Wiła wianki i wrzucała je do falującej wody(...)
Gdy przeanalizuje się zachowania aktorów "Id Marcowych", to raczej należy się skłaniać do wariantu kreciego i dezercji. Fatalnie prowadzona kampania prezydencka i rejterada tuż przed samymi wyborami samorządowymi, chyba nie pozostawiają większych złudzeń. Czy nie są zabawne zachwyty nad dyżurną TVN pani Joanną? Według moich obserwacji, to bardzo przeciętna osobą, nie wyróżniająca się ponad średni szczebel innych działaczy partyjnych. No ale uderzyło do głowy i nic na to nie poradzimy. W kole gospodyń wiejskich są ciekawe zajęcia, może tam pani Joanna odniesie sukces. Wszystkiego Dobrego.

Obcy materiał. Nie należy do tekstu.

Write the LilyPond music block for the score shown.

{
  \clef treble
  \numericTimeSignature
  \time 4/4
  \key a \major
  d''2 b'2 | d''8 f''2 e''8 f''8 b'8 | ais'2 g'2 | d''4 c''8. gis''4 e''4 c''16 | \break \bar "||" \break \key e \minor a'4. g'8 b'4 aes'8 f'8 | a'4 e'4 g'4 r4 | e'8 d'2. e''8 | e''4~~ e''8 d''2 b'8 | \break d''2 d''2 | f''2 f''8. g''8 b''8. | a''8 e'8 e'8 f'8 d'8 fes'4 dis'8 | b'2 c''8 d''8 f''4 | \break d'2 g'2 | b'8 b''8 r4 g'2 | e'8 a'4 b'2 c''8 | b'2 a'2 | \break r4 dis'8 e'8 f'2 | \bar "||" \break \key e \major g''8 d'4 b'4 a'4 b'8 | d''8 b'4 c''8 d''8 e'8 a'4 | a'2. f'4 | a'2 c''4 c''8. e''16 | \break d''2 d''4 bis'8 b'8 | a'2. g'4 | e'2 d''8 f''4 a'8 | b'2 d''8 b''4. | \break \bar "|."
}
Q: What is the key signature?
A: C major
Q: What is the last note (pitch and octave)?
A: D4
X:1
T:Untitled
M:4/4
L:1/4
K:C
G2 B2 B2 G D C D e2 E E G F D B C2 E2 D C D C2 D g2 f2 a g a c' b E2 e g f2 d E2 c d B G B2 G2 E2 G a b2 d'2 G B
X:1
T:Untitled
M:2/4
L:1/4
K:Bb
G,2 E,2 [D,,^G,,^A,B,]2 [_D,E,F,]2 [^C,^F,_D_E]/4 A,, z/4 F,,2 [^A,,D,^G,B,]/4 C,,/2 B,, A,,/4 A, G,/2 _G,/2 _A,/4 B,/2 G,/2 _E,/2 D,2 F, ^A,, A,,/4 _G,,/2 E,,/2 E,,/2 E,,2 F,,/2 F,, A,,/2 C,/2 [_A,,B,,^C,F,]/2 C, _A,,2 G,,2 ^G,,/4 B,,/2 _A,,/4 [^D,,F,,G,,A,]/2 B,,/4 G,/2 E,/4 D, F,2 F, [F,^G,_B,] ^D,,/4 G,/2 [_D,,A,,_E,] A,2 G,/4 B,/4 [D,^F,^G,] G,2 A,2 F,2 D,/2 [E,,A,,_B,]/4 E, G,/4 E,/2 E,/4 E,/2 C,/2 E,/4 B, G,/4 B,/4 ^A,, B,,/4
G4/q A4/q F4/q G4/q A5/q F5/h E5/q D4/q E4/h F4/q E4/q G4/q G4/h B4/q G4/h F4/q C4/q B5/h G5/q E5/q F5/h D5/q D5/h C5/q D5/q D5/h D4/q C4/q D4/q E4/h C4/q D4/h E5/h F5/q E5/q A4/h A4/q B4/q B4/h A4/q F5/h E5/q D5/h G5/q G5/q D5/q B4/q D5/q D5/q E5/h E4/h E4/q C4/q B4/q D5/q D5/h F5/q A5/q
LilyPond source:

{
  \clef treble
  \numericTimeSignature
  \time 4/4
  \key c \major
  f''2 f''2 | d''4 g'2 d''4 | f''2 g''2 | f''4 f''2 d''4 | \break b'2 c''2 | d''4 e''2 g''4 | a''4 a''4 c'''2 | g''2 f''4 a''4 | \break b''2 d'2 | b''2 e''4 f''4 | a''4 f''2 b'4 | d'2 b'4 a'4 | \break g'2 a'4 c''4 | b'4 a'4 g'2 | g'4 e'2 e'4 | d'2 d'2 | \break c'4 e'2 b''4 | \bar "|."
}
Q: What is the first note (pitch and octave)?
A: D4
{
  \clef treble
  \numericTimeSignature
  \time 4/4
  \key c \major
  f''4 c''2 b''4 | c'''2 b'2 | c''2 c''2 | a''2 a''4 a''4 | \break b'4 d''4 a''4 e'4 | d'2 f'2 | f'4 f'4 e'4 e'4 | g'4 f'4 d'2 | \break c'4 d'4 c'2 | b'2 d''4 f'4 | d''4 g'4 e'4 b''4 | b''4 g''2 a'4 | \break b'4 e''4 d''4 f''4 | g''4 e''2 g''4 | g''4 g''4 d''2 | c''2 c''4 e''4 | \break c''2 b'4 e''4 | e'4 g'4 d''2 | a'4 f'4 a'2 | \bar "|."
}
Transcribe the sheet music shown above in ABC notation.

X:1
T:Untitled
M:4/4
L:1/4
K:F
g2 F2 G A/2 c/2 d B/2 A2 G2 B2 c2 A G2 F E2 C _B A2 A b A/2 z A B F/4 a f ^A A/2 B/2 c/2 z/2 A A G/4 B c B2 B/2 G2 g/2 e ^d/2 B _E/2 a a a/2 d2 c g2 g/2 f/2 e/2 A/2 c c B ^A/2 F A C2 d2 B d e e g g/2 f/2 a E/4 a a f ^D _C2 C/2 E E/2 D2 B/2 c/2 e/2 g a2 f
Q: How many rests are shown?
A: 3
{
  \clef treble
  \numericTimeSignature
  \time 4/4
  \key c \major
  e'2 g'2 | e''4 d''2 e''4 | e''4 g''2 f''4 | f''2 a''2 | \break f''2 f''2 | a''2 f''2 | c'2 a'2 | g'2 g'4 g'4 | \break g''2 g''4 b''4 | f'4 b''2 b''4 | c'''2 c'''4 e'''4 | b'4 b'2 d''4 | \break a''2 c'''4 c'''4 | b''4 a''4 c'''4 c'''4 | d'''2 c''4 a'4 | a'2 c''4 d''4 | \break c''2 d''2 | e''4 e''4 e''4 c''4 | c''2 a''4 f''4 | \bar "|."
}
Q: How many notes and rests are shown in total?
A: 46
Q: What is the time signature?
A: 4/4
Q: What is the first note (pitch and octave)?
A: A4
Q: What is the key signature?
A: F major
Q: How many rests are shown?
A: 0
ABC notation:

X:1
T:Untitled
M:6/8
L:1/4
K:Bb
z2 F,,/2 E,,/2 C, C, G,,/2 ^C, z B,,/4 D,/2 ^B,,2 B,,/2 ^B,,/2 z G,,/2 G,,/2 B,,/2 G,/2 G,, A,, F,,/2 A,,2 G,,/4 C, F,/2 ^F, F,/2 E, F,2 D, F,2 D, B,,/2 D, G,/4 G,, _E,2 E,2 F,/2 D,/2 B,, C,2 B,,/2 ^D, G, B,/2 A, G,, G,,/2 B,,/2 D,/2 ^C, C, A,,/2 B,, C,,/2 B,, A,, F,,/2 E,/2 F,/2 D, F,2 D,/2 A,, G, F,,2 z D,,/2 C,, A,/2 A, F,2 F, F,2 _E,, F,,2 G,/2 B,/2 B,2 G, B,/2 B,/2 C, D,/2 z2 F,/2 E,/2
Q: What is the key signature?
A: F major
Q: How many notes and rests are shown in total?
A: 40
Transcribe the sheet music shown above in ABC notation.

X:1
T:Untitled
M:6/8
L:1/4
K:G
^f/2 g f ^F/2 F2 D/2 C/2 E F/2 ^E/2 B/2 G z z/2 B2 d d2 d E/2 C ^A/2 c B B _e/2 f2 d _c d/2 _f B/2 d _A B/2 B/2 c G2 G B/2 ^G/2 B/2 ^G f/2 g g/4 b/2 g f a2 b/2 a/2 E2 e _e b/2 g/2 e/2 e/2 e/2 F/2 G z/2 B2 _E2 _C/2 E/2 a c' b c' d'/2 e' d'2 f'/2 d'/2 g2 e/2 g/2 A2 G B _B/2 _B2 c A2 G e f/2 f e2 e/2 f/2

Czy mają szansę na sukces?
Nie żartujmy, skończą jak Borowski z swoją kanapą, lub wielu innych, których już nie ma. Polacy nie potrzebują kolejnych ludzików bez ikry, pomysłu, bez wyrazu. Nie potrzebują ciepłych kluch, które będą tylko wygniatały siedziska w Sejmie , biorąc co miesiąc parlamentarną wypłatę.
p.s. Organizm oczyszczony z powolnej trucizny, bardzo szybko odzyskuje siły witalne i powraca do zdrowia. Już niedługo przekonamy się, czy to była trucizna?